Review Comment:
This paper describes the Ontologies of Linguistic Annotation which provide an OWL ontology describing terms used in annotation of language resources for linguistic research. Overall, the presentation of the ontology is good and the ontology itself provides a useful resource in the context of a number of projects that are building RDF representations of Linguistic Annotations. The paper falls down a little in describing the motivation for developing this OWL version of the existing GOLD and ISOCat vocabularies and in discussing how this ontology might be more sustainable than the earlier standards.
The following are some rough notes on the paper:
Introduction doesn't really motivate the problem sufficiently, not clear what problem OLiA is solving
There are already a few 'standard' vocabularies in this domain which are widely used, GOLD and ISOCat are cited. we're told that neither of these is suitable but not really why. OLiA is introduced as a third vocabulary that somehow engineers compatibility for applications with both of these other vocabularies and possibly more. But it's not clear how OLiA improves on the situation, adding another standard that needs to be maintained with no idea how it will be better than the 'community based' processes referenced for the other two. Clearly the author is in a good position to make changes for his work but how does this help a third party who now needs to decide whether to petition GOLD, ISOCat or OLiA to make a change or include a new concept.

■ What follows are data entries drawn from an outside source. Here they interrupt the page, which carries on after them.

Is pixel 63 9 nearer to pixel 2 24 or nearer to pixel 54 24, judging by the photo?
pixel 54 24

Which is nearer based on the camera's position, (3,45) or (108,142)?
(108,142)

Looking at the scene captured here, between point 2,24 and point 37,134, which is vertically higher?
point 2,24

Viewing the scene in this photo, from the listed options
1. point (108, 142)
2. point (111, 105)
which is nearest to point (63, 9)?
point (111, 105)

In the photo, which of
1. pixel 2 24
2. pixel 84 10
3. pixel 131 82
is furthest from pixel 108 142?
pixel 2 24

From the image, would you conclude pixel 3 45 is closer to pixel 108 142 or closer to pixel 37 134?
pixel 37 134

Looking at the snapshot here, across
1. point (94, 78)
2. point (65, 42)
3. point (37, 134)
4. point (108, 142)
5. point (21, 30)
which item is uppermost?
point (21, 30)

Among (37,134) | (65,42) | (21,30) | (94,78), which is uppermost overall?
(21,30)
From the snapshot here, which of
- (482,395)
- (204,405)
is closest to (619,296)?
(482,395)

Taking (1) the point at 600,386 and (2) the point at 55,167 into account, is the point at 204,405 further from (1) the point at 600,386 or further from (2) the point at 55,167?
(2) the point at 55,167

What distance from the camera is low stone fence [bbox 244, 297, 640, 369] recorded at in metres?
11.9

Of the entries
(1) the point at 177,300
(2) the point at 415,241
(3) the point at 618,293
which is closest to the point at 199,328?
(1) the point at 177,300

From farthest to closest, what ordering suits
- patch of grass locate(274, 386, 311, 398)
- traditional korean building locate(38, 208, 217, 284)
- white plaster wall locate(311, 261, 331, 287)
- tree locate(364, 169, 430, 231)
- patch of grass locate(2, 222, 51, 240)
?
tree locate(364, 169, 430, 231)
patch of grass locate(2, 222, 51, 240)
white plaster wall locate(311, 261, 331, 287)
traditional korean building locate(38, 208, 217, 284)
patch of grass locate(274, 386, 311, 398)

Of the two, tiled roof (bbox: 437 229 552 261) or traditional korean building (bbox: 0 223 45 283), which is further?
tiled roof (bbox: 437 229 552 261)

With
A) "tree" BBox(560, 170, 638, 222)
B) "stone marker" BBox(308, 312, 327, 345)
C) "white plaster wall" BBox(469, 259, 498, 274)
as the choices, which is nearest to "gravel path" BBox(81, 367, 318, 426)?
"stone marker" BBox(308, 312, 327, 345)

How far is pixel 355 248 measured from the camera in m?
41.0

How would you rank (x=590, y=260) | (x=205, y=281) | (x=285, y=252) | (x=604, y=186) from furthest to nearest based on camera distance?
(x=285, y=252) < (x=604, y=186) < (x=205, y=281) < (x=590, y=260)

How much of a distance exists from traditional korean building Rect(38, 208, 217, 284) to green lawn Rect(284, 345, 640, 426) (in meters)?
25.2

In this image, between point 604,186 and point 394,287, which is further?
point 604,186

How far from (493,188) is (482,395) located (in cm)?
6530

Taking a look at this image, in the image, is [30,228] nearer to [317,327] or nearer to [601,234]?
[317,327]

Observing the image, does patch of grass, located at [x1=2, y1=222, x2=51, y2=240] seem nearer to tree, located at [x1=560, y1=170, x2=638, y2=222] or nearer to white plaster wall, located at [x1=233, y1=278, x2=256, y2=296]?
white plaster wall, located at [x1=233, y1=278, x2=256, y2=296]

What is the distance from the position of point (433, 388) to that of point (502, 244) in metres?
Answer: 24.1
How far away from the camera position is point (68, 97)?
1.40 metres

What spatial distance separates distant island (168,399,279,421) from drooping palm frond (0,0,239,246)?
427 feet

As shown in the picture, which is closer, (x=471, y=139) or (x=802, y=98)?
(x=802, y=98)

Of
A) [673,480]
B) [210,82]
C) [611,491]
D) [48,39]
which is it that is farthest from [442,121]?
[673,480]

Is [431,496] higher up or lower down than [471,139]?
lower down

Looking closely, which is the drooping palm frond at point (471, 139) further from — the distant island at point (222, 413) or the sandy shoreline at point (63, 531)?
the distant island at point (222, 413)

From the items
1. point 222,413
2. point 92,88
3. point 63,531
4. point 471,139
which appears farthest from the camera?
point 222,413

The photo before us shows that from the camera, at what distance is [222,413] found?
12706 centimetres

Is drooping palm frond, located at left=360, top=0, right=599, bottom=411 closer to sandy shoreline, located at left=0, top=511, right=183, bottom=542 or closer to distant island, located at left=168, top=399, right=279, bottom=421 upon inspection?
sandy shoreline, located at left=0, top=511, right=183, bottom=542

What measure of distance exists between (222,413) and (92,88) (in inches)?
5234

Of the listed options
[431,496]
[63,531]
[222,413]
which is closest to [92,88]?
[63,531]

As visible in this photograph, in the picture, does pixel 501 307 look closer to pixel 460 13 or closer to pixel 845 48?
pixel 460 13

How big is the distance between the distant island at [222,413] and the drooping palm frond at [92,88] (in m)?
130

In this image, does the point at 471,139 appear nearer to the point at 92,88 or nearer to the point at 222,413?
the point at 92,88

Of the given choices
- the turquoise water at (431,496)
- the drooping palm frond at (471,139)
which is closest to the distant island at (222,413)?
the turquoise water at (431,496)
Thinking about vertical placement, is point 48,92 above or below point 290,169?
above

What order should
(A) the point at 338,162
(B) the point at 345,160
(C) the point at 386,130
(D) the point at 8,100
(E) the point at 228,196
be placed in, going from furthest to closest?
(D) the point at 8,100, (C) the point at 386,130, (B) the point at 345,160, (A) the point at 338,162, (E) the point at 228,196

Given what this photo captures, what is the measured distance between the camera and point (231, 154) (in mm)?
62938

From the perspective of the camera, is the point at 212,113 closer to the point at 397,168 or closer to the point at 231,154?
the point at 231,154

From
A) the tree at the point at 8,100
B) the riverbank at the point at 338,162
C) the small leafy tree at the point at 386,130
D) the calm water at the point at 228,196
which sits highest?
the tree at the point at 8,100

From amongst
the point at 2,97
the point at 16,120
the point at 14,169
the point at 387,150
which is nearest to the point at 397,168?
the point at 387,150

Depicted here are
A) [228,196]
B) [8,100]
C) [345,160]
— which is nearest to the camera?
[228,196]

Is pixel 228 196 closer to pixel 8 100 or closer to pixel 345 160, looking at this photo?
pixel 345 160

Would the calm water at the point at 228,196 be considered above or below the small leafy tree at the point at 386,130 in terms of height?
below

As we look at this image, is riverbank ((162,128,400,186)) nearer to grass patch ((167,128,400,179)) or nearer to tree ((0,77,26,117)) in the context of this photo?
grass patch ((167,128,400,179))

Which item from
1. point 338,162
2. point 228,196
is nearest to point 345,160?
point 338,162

In section 4 there's an example based on a query system. The author doesn't really explain the difference between the cases which are just querying for strings ("NX", "NP") and the OLiA case which is querying for a namespaced RDF term. In general there's not enough discussion of why RDF is being used or that the vocabularies being referenced are not RDF based.
In S4:
"employed in NLP pipeline systems and other NLP pipeline systems for tagset-independent, interoperable information pro- ceasing"
the second "NLP pipeline systems" is redundant. Also, this example is not explained at all, how is OLiA used in this context, are there alternatives?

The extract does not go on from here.